EXTRACT:
==*==

Serialization problem with GridSearchCV
Hello, I am a beginner with GPU accelerated computing and I can’t find what is wrong with my code. I am getting this serialization error and don’t understand why.
import numpy as np
import cudf
from dask.distributed import Client
from sklearn.metrics import classification_report
import pandas as pd
from dask_cuda import LocalCUDACluster
from cuml.dask.ensemble import RandomForestClassifier as cuRF
import dask_cudf
from cuml.dask.common.utils import persist_across_workers
import pickle
import cloudpickle
import dask_ml.model_selection as dcv
def generate_synthetic_data(n_samples=10000):
np.random.seed(42)
Y = np.random.randn(n_samples)
A = np.random.randint(0, 5, size=n_samples)
B = np.random.randint(0, 5, size=n_samples)
C = np.random.randint(1, 3, size=n_samples)
DATE = pd.date_range(start='1/1/2022', periods=n_samples, freq='min')
data = {
'A': A,
'B': B,
'C': C,
'DATE': DATE,
'Y': Y,
}
return pd.DataFrame(data)
def main():
# Initialize Dask client for GPU with LocalCUDACluster
cluster = LocalCUDACluster()
client = Client(cluster)
# Load and preprocess data
df_data = generate_synthetic_data()
# Data preprocessing
df_data['DATE'] = pd.to_datetime(df_data['DATE'], errors='coerce')
df_data.fillna(0, inplace=True)
df_data['C'] = df_data['C'].astype(float)
df_data.drop_duplicates(inplace=True)
df_data = df_data.loc[df_data['C'] == 1]
df_data['Y_category'] = df_data['Y'].apply(lambda x: 'over 0' if x > 0 else ('under 0' if x < 0 else 'equal to 0'))
df_encoded = df_data.drop(columns=['Y'])
label_mapping = {'over 0': 2, 'under 0': 1, 'equal to 0': 0}
df_encoded['Y_category'] = df_encoded['Y_category'].map(label_mapping)
df_encoded.sort_values(by='DATE', inplace=True)
df_encoded = cudf.DataFrame.from_pandas(df_encoded)
# Split data into features and target
X = df_encoded.drop(columns=['DATE', 'Y_category']).astype('float32')
y = df_encoded['Y_category'].astype('int32')
split_point = int(len(df_encoded) * 0.8)
X_train, X_test = X.iloc[:split_point], X.iloc[split_point:]
y_train, y_test = y.iloc[:split_point], y.iloc[split_point:]
# Balance the classes using undersampling
y_train_counts = y_train.value_counts().to_pandas()

==*==

TASK BRIEF: Reproduce the GridSearchCV serialization post word for word, starting with "df_data['C'] = df_data['C'].astype(float)" and going on through "else 'equal to 0'))".

EXERCISE DATA:

==*==

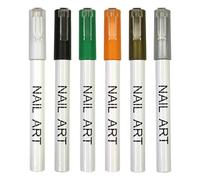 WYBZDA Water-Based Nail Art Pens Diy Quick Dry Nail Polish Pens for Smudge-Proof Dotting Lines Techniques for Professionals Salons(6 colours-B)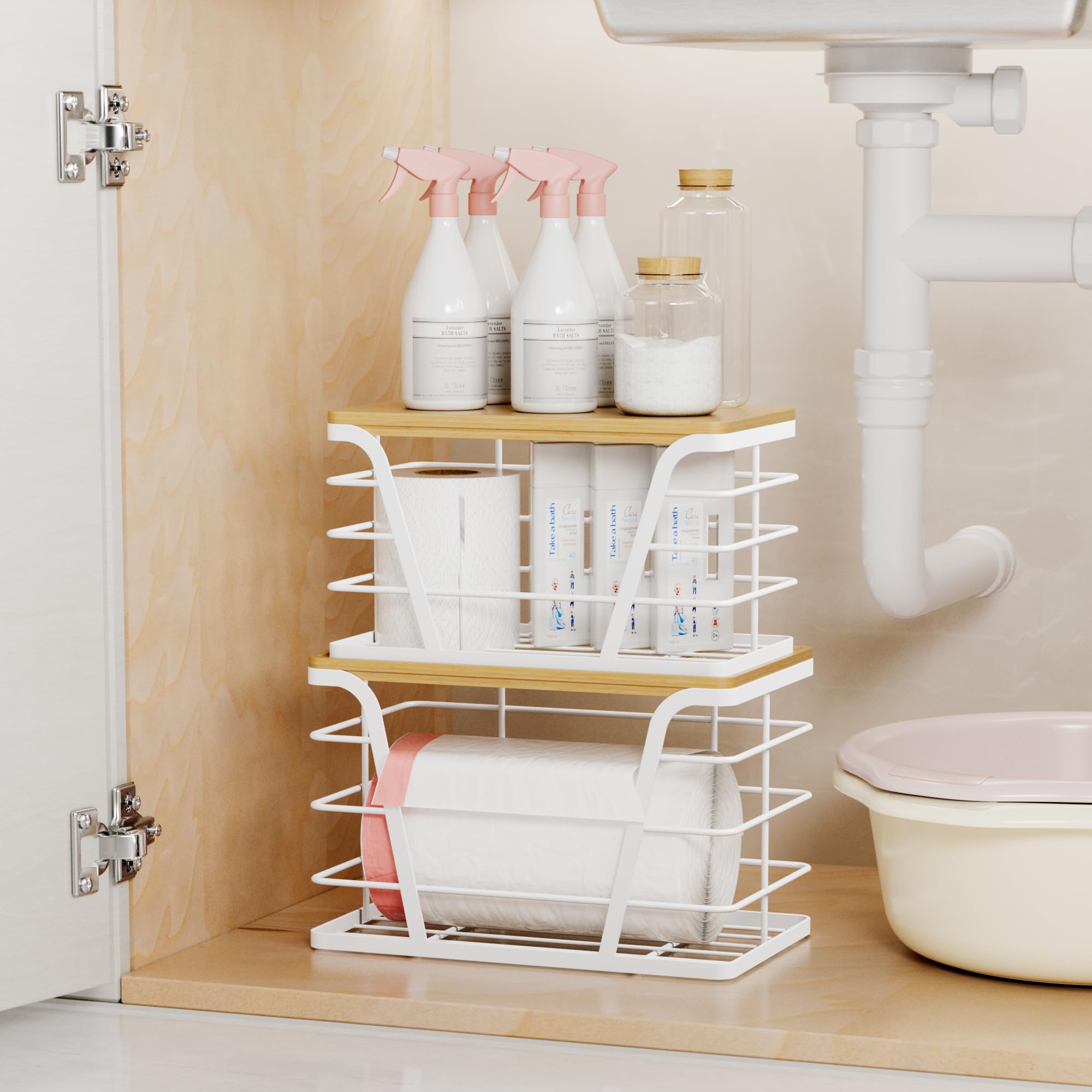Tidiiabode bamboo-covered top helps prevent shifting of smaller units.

==*==

RESPONSE AREA:
df_data['C'] = df_data['C'].astype(float)
df_data.drop_duplicates(inplace=True)
df_data = df_data.loc[df_data['C'] == 1]
df_data['Y_category'] = df_data['Y'].apply(lambda x: 'over 0' if x > 0 else ('under 0' if x < 0 else 'equal to 0'))